Hier wird eingekauft

85 Prozent des bundesweiten Absatzes im Lebensmitteleinzelhandel, so das Ergebnis des Bundeskartellamts, laufen über die Kassen von vier national tätigen Unternehmen. Jeder kennt die vier großen Player auf dem Feld des Lebensmitteleinzelhandels. Neben EDEKA und REWE ist es die Schwarz-Gruppe mit Lidl und Kaufland sowie Aldi. Die starke Konzentration auf nur vier Unternehmen ist auch für die Händler eine Herausforderung, denn auch 85 Prozent der Waren im Lebensmittelbereich werden von den genannten vier Unternehmen bezogen. Allerdings ist die Gruppe dieser vier Spitzenreiter nicht homogen und lasse zum Teil die unterschiedlichen Strategien für Einkauf und Absatz erkennen. EDEKA hat mit Abstand die größte Verkaufsfläche, die, wie auch die Standortdichte, doppelt so hoch ist wie die der nächsten Wettbewerber. Beim Umsatz ist EDEKA dementsprechend der führende Anbieter. Das gilt auch für die Beschaffung von Herstellermarken. Die Strategie, weg von den Herstellermarken, die viele Verbraucher aus Aldi-Regalen kennen, spiegelt sich auch in der Stellung des Unternehmens wider. Aldi ist in Bezug auf Handels- bzw. Eigenmarken der führende Anbieter. Bis heute wird unter Verbrauchern diskutiert, ob z.B. der Sekt bei Aldi eigentlich Champagner ist, der als Eigenmarke weit unter Wert vertrieben wird. Derartige Erzählungen werden gestärkt durch die Tatsache, dass die Eigenmarken, beispielsweise im Milchbereich, zum Teil von Molkereien mit bekannten Herstellermarken produziert werden. So wird der Milchreis Desira von Aldi Süd bei Müller Milch produziert. Der Söntner Sahnejoghurt von Aldi Nord kommt von Zott. Bauer produziert für REWE Handelsmarken und Friesland Campina, bekannt auch mit der Marke Landliebe, Sprühsahne für Lidl und REWE. Diese Auflistung ließe sich fortsetzen. Dass die Markenhersteller für die Handelsmarken indes dieselbe Rezeptur verwenden wie für ihre Markenprodukte, darf getrost bezweifelt werden.

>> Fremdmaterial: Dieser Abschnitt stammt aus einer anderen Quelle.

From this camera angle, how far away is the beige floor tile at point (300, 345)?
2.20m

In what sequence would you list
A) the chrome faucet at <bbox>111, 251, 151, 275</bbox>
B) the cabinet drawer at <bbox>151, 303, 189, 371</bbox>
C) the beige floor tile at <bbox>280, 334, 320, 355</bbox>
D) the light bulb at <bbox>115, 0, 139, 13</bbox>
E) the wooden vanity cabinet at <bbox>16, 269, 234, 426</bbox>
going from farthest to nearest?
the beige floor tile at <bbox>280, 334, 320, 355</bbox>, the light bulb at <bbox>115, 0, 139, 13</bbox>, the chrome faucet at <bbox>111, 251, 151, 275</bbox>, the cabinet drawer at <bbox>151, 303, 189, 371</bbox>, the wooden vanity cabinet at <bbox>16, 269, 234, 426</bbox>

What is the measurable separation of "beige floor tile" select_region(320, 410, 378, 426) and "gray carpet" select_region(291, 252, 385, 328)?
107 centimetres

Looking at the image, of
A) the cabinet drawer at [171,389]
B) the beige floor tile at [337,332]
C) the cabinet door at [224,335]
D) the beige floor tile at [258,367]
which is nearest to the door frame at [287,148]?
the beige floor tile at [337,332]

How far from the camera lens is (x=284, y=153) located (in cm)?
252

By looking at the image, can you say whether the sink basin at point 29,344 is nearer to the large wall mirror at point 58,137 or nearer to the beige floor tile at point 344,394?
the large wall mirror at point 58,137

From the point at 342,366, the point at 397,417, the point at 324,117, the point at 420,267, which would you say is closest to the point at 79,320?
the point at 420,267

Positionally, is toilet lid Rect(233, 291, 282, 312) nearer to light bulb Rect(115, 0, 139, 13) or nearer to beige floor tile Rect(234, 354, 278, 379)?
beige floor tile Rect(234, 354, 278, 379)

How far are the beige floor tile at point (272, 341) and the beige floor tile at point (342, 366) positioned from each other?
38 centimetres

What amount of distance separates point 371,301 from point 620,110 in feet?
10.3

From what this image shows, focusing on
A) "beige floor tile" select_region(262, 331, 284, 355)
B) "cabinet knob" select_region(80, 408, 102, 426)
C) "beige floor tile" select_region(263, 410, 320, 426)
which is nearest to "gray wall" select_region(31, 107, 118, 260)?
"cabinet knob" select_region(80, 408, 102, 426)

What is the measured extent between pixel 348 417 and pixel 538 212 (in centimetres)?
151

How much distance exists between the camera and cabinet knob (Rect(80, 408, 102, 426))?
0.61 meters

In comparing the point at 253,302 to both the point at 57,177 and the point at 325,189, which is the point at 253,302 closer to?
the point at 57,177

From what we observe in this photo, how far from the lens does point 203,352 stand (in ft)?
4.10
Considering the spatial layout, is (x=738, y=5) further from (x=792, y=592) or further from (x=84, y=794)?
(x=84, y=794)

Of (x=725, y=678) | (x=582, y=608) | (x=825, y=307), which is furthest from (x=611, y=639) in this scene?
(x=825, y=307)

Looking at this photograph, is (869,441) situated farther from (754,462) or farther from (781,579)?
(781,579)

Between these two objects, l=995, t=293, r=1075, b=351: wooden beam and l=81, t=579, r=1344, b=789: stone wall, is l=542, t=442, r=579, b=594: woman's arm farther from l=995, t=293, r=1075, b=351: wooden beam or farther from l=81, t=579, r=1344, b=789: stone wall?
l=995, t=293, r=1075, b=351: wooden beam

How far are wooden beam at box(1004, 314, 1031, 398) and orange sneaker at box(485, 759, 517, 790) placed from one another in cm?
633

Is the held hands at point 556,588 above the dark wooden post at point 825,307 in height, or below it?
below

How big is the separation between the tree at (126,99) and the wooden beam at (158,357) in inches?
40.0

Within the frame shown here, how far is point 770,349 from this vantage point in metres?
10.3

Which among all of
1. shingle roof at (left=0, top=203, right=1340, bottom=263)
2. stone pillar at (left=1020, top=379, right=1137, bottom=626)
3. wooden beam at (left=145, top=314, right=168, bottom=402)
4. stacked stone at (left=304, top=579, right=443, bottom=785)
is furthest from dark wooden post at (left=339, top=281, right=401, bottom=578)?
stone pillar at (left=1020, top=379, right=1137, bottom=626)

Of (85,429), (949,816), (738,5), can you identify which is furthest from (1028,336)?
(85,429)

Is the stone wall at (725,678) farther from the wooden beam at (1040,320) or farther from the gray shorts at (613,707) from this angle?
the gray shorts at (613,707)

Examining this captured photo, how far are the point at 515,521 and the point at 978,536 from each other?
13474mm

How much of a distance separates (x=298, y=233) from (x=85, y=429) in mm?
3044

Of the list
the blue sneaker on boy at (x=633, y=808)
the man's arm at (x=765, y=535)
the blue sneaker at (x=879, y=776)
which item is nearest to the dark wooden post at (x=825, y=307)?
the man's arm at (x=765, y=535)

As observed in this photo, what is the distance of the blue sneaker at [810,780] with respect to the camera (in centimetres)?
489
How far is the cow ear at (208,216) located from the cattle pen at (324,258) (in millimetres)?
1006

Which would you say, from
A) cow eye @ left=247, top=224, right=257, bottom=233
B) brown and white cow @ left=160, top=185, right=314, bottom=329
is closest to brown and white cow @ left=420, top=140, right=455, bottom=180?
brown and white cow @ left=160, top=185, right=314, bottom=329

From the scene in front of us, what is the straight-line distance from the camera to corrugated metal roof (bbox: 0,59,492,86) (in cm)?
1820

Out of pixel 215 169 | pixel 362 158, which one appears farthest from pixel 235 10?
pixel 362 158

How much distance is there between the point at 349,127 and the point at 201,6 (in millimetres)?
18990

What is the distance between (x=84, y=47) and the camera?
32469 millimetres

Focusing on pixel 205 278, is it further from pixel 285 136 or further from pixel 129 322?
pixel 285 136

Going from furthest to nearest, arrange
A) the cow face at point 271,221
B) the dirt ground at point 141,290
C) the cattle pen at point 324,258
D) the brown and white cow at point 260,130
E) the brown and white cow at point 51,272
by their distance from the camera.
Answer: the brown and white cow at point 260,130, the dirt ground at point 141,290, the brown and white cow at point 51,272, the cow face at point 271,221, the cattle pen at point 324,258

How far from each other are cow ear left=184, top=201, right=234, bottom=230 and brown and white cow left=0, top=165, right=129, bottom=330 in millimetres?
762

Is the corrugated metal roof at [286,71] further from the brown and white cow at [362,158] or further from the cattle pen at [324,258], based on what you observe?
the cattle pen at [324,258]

Starke und schwache Marken

Die große Nachfragemacht der dominierenden vier Unternehmen macht es den Herstellern, in diesem Fall den Molkereien, nicht leicht, sich am Markt zu behaupten bzw. auf andere Absatzmärkte auszuweichen. Molkereien, die entweder nur Handelsmarken oder nur Herstellermarken produzieren, sehen, so die Antworten gegenüber dem Bundeskartellamt, keine Veranlassung den jeweils anderen Bereich in ihr Angebot aufzunehmen. Unternehmen, die sowohl Handelsmarken als auch Herstellermarken produzieren, können hier offenbar flexibler reagieren und die Anteile zwischen beiden Absatzmärkten verschieben. Ein in der Sektoruntersuchung nicht betrachteter Aspekt ist das finanzielle Engagement einzelner Lebensmitteleinzelhändler bei Molkereien. So gibt es Finanzierungsmodelle, bei denen der LEH neue Maschinen vorfinanziert. In solchen Fällen wird die Molkerei auf längere Sicht gebunden und verliert die Möglichkeit, über alternative Absatzmärkte höhere Gewinne zu erzielen. Insgesamt, so legt der Kartellamtsbericht dar, ist es für alle Hersteller schwierig, alternative Absatzwege zu erschließen. Es gibt schlicht keine adäquaten Abnehmer.

Vor allem national

Anders als vielleicht zu erwarten, bezieht der LEH seine Waren vor allem von deutschen Herstellern. Dies betrifft bei einzelnen Unternehmen, die auch in anderen Ländern aktiv sind, sogar deren dortiges Sortiment, das ebenfalls mit deutschen Eigenmarken bestückt wird. Wie bei allen Händlern besteht das primäre Interesse, auch das des LEHS, in einer möglichst weiten Marge zwischen Einkaufs- und Verkaufspreis. In Form von Einkaufskooperationen versuchen die Unternehmen ihre schon bestehende Marktmacht gegenüber den Herstellern, aber auch gegenüber den Konkurrenten weiter zu steigern. Dass trotz der hohen Konzentration die Preise für die Verbraucher nicht steigen, liegt an dem Bestreben der Unternehmen, durch Preisführerschaft, in diesem Fall durch einen möglichst geringen Preis, Kundenanteile zu gewinnen. Dieser massive Preiskampf zwischen den Anbietern wird an die Hersteller weitergereicht. Ob der zunehmende Bedeutungsgewinn von Handelsmarken, die den Hersteller austauschbar machen, eine direkte Auswirkung dieses Ringens um Preisführerschaft ist, wird im Bericht nicht beantwortet.

Die Politik erwacht

Angesichts der Untersuchung durch das Kartellamt sieht sich jetzt auch die Politik in Zugzwang. Sowohl SPD als auch CDU/CSU beklagen den hohen Konzentrationsprozess von über 85 Prozent, der allein von vier Lebensmitteleinzelhändlern abgedeckt wird. Während die SPD eine Ombudsstelle fordert, damit benachteiligte bzw. unfair behandelte Lieferanten und Hersteller, ohne ihre Absatzmärkte zu riskieren, anonym über diese Vorgänge berichten können, sieht die CDU/CSU vorerst nur den Bedarf, zu prüfen ob es einer Marktregulierung bedarf.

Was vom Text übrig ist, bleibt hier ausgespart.